Fourth infusion (60 seconds): Again the balanced character of this tea is established… the mouth-feeling is creeping into the throat, the mouth watering (along the sides of the tongue) feeling is stronger now.

Fifth Infusion (60 seconds): Tea soup color has not changed… the sweet/bitter/astringent is a little stronger than before, but now there is a hint of mushroom creaminess in the brew.

Sixth Infusion (70 seconds): Tea soup color still un-changed. The tea marches on… it’s becoming less bitter/astringent and the mushroom/cream/sweet character is more pronounced now, making it seem more like Yi Wu tea and less like purple tea.

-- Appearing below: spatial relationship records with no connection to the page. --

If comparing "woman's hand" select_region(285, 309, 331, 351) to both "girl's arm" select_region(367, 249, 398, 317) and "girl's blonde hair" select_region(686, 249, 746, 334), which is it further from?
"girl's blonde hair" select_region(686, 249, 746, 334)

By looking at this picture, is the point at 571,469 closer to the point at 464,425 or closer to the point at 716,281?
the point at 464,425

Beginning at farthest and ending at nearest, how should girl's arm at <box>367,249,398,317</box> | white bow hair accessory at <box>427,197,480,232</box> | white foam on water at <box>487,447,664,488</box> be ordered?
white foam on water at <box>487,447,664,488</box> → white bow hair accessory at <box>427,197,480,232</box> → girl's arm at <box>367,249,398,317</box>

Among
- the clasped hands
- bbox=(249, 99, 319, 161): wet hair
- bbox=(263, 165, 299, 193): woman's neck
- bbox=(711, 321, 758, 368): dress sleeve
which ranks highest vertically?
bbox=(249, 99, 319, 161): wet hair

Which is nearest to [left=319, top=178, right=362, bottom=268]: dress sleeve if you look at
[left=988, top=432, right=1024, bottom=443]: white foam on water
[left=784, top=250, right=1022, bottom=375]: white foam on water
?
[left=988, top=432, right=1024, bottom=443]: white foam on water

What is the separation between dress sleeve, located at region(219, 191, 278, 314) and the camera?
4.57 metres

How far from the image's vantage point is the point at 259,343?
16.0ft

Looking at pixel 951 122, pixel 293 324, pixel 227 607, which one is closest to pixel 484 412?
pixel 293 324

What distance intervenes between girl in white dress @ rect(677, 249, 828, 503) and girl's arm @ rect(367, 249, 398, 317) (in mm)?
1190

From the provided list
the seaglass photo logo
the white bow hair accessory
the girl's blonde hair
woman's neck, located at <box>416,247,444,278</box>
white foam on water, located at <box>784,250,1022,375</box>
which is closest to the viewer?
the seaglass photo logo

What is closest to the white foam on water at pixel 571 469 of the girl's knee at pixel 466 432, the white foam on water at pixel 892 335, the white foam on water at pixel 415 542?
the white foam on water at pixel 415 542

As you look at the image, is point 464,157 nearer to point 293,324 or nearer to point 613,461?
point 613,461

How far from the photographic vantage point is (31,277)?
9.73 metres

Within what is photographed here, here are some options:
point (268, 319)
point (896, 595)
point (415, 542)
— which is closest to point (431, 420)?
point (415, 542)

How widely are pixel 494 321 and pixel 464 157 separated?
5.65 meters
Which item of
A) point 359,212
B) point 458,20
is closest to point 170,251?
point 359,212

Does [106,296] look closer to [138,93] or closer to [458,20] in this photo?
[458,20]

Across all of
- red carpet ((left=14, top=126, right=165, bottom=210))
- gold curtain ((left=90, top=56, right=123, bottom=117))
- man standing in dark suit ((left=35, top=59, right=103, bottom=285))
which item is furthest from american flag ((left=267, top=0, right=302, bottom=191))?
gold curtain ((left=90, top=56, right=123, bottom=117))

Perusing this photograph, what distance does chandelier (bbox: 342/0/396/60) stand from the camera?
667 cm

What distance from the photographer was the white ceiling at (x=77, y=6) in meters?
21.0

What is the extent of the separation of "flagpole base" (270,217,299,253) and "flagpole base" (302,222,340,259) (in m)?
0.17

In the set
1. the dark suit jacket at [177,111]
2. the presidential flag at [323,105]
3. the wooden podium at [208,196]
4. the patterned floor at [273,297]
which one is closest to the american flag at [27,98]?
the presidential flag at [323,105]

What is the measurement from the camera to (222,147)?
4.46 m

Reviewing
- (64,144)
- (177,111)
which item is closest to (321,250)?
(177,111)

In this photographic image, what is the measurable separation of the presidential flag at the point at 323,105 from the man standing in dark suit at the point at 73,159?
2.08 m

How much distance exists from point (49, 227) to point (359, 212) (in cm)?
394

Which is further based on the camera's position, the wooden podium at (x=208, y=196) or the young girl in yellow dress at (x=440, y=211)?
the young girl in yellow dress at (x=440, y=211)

Seventh Infusion (90 seconds): Tea soup is becoming lighter in color… the taste of Yi Wu is present… the mouth feeling is strong after so many infusions.

Eight Infusion (110 seconds): Tea soup is lighter again… the taste of grain and mushrooms is present with a sweetness. This tea is losing steam… but it’s still flavorful and pleasant.

This tea could go another few infusions, but I will check on it again after a month or two. It’s still so young and the water vapor from pressing is still there. If I were to brew again I would shorten the earlier infusion times a bit… I pushed it a little too hard in the beginning. I prefer a more gradual unfolding of the tea and its essence. Given the cold weather and the incredibly low temperature in my home’s brewing area I am impressed with this tea.    Should you brew this tea, I recommend an yixing teapot, very hot water and that the air temperature of your environment be above 25C.  Cold weather seems to put a damper on the outcome of raw pu-erh.

This tea being only the 10th day since pressing is impressive in its character. There is something very clean and enlivening about it. It’s not as complex as the other five Yi Wu teas made from ancient arbor material, but’s it’s nonetheless something that can be appreciated most for it’s clean, youthful purity!  I look forward to drinking this tea as it ages. The alternation of the monsoon and dry season will bring this slowly into maturity. Thanks mother nature for all!